--- Start Material shown ---

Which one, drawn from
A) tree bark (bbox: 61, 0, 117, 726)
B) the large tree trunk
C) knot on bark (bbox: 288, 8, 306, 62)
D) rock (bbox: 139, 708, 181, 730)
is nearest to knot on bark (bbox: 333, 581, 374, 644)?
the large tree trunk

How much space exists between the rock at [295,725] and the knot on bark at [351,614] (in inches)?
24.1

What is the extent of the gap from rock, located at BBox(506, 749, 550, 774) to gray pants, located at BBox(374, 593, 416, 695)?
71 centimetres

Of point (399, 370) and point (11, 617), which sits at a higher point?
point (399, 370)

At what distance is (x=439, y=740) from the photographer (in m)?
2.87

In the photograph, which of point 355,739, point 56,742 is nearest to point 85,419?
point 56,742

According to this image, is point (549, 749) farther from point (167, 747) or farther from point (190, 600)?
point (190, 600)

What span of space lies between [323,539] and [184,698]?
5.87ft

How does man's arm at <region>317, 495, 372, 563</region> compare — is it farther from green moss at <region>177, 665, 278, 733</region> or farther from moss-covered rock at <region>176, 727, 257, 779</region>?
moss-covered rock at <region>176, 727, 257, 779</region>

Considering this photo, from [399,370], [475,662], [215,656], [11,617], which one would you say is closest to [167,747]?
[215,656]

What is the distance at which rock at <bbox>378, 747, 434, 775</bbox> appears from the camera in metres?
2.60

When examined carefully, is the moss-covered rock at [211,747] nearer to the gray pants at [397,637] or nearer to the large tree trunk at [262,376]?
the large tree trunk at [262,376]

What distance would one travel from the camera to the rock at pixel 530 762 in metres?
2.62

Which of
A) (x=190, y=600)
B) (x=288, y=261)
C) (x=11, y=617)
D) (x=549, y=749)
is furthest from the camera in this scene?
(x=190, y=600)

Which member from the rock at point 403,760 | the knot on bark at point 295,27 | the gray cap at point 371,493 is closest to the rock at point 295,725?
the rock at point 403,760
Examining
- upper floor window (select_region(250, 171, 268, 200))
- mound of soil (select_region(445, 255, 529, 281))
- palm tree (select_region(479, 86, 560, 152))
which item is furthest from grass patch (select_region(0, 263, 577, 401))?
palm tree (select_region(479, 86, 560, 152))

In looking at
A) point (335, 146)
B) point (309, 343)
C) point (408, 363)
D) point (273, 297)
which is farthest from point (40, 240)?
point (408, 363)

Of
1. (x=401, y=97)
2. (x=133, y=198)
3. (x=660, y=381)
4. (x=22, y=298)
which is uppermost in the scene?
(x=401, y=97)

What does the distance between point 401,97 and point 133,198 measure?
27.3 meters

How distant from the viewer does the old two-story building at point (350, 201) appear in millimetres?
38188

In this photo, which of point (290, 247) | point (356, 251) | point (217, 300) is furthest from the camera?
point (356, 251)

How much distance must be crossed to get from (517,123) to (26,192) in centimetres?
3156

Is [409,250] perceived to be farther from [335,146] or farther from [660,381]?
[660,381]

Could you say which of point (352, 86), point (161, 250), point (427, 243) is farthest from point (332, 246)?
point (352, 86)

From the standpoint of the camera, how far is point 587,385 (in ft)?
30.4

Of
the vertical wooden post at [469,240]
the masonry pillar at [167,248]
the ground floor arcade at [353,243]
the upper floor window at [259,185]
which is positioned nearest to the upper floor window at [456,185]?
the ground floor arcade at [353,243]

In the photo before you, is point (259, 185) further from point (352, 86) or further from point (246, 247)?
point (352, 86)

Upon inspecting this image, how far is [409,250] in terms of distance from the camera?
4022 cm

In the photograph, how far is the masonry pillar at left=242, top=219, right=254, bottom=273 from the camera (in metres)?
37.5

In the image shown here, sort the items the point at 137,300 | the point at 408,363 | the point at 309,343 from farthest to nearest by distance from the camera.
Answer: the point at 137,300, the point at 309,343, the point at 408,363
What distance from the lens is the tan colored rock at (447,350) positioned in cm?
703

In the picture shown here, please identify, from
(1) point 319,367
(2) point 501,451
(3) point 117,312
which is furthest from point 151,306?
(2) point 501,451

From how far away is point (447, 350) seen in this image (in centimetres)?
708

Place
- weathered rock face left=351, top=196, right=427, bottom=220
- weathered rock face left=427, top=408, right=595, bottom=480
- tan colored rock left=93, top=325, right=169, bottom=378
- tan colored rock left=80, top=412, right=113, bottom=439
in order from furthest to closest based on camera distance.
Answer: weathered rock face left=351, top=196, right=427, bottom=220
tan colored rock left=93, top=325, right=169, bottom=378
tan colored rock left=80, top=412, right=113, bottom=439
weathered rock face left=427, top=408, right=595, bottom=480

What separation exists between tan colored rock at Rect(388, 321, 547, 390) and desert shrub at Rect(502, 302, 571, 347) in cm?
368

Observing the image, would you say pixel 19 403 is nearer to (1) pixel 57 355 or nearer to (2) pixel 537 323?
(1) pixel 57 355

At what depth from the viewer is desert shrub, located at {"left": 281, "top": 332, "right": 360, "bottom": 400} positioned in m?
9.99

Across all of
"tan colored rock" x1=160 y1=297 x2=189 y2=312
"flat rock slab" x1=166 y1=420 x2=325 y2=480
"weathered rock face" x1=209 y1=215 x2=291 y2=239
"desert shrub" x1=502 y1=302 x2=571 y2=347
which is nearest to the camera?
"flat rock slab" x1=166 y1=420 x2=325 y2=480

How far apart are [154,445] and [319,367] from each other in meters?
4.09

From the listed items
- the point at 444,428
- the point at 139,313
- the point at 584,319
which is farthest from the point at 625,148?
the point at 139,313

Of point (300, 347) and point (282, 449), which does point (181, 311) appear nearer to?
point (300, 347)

--- End Material shown ---

- _Given problem_:
Rewrite all of the records above, changing "gray pants" to "gray trousers" wherever it occurs and leaving everything else as it is.

- _The solution_:
Which one, drawn from
A) tree bark (bbox: 61, 0, 117, 726)
B) the large tree trunk
C) knot on bark (bbox: 288, 8, 306, 62)
D) rock (bbox: 139, 708, 181, 730)
is nearest to knot on bark (bbox: 333, 581, 374, 644)?
the large tree trunk

How much space exists between the rock at [295,725] and the knot on bark at [351,614] (in inches)?
24.1

What is the extent of the gap from rock, located at BBox(506, 749, 550, 774) to gray trousers, located at BBox(374, 593, 416, 695)?
71 centimetres

Of point (399, 370) and point (11, 617), which sits at a higher point?
point (399, 370)

At what distance is (x=439, y=740) from the photographer (in m)?
2.87

In the photograph, which of point 355,739, point 56,742 is nearest to point 85,419?
point 56,742

According to this image, is point (549, 749) farther from point (167, 747) or farther from point (190, 600)?
point (190, 600)

What span of space lies between [323,539] and [184,698]?
5.87ft

How does man's arm at <region>317, 495, 372, 563</region> compare — is it farther from green moss at <region>177, 665, 278, 733</region> or farther from moss-covered rock at <region>176, 727, 257, 779</region>?
moss-covered rock at <region>176, 727, 257, 779</region>

Considering this photo, from [399,370], [475,662], [215,656], [11,617], which one would you say is closest to [167,747]?
[215,656]

What is the distance at which rock at <bbox>378, 747, 434, 775</bbox> appears from the camera in metres?
2.60

When examined carefully, is the moss-covered rock at [211,747] nearer to the gray trousers at [397,637] or nearer to the large tree trunk at [262,376]?
the large tree trunk at [262,376]

What distance would one travel from the camera to the rock at pixel 530 762 in metres?
2.62

Which of
A) (x=190, y=600)
B) (x=288, y=261)
C) (x=11, y=617)
D) (x=549, y=749)
is furthest from the camera in this scene?
(x=190, y=600)

Which member from the rock at point 403,760 | the knot on bark at point 295,27 | the gray cap at point 371,493 is closest to the rock at point 295,725?
the rock at point 403,760
Examining
- upper floor window (select_region(250, 171, 268, 200))
- mound of soil (select_region(445, 255, 529, 281))
- palm tree (select_region(479, 86, 560, 152))
which item is furthest from grass patch (select_region(0, 263, 577, 401))?
palm tree (select_region(479, 86, 560, 152))

In looking at
A) point (335, 146)
B) point (309, 343)
C) point (408, 363)
D) point (273, 297)
which is farthest from point (40, 240)?
point (408, 363)

Of
1. (x=401, y=97)
2. (x=133, y=198)
3. (x=660, y=381)
4. (x=22, y=298)
which is uppermost in the scene?
(x=401, y=97)

What does the distance between point 401,97 and point 133,198 measure?
27.3 meters

How distant from the viewer does the old two-story building at point (350, 201) appear in millimetres?
38188

In this photo, which of point (290, 247) | point (356, 251) | point (217, 300) is furthest from the camera?
point (356, 251)

How much distance must be crossed to get from (517,123) to (26,192) in centimetres?
3156

Is [409,250] perceived to be farther from [335,146] or farther from [660,381]?
[660,381]

Could you say which of point (352, 86), point (161, 250), point (427, 243) is farthest from point (332, 246)?
point (352, 86)

From the standpoint of the camera, how far is point 587,385 (in ft)?
30.4

Of
the vertical wooden post at [469,240]
the masonry pillar at [167,248]
the ground floor arcade at [353,243]
the upper floor window at [259,185]
which is positioned nearest to the upper floor window at [456,185]?
the ground floor arcade at [353,243]

In the photo before you, is point (259, 185) further from point (352, 86) or further from point (246, 247)?
point (352, 86)

Upon inspecting this image, how far is [409,250] in terms of distance from the camera?
4022 cm

In the photograph, how far is the masonry pillar at left=242, top=219, right=254, bottom=273 from the camera (in metres)?
37.5

In the image shown here, sort the items the point at 137,300 | the point at 408,363 | the point at 309,343 from farthest to nearest by distance from the camera.
Answer: the point at 137,300, the point at 309,343, the point at 408,363
What distance from the lens is the tan colored rock at (447,350) positioned in cm?
703

In the picture shown here, please identify, from
(1) point 319,367
(2) point 501,451
(3) point 117,312
which is furthest from point 151,306?
(2) point 501,451

From how far away is point (447, 350) seen in this image (in centimetres)?
708

Place
- weathered rock face left=351, top=196, right=427, bottom=220
- weathered rock face left=427, top=408, right=595, bottom=480
- tan colored rock left=93, top=325, right=169, bottom=378
- tan colored rock left=80, top=412, right=113, bottom=439
in order from furthest to closest based on camera distance.
Answer: weathered rock face left=351, top=196, right=427, bottom=220
tan colored rock left=93, top=325, right=169, bottom=378
tan colored rock left=80, top=412, right=113, bottom=439
weathered rock face left=427, top=408, right=595, bottom=480

What separation exists between tan colored rock at Rect(388, 321, 547, 390) and desert shrub at Rect(502, 302, 571, 347) in cm?
368

Observing the image, would you say pixel 19 403 is nearer to (1) pixel 57 355 or nearer to (2) pixel 537 323?
(1) pixel 57 355

At what depth from the viewer is desert shrub, located at {"left": 281, "top": 332, "right": 360, "bottom": 400} positioned in m?
9.99

Across all of
"tan colored rock" x1=160 y1=297 x2=189 y2=312
"flat rock slab" x1=166 y1=420 x2=325 y2=480
"weathered rock face" x1=209 y1=215 x2=291 y2=239
"desert shrub" x1=502 y1=302 x2=571 y2=347
which is nearest to the camera?
"flat rock slab" x1=166 y1=420 x2=325 y2=480

How far apart are [154,445] and [319,367] from each other in meters?
4.09

From the listed items
- the point at 444,428
- the point at 139,313
- the point at 584,319
which is farthest from the point at 625,148?
the point at 139,313

Of point (300, 347) and point (282, 449), which does point (181, 311) appear nearer to?
point (300, 347)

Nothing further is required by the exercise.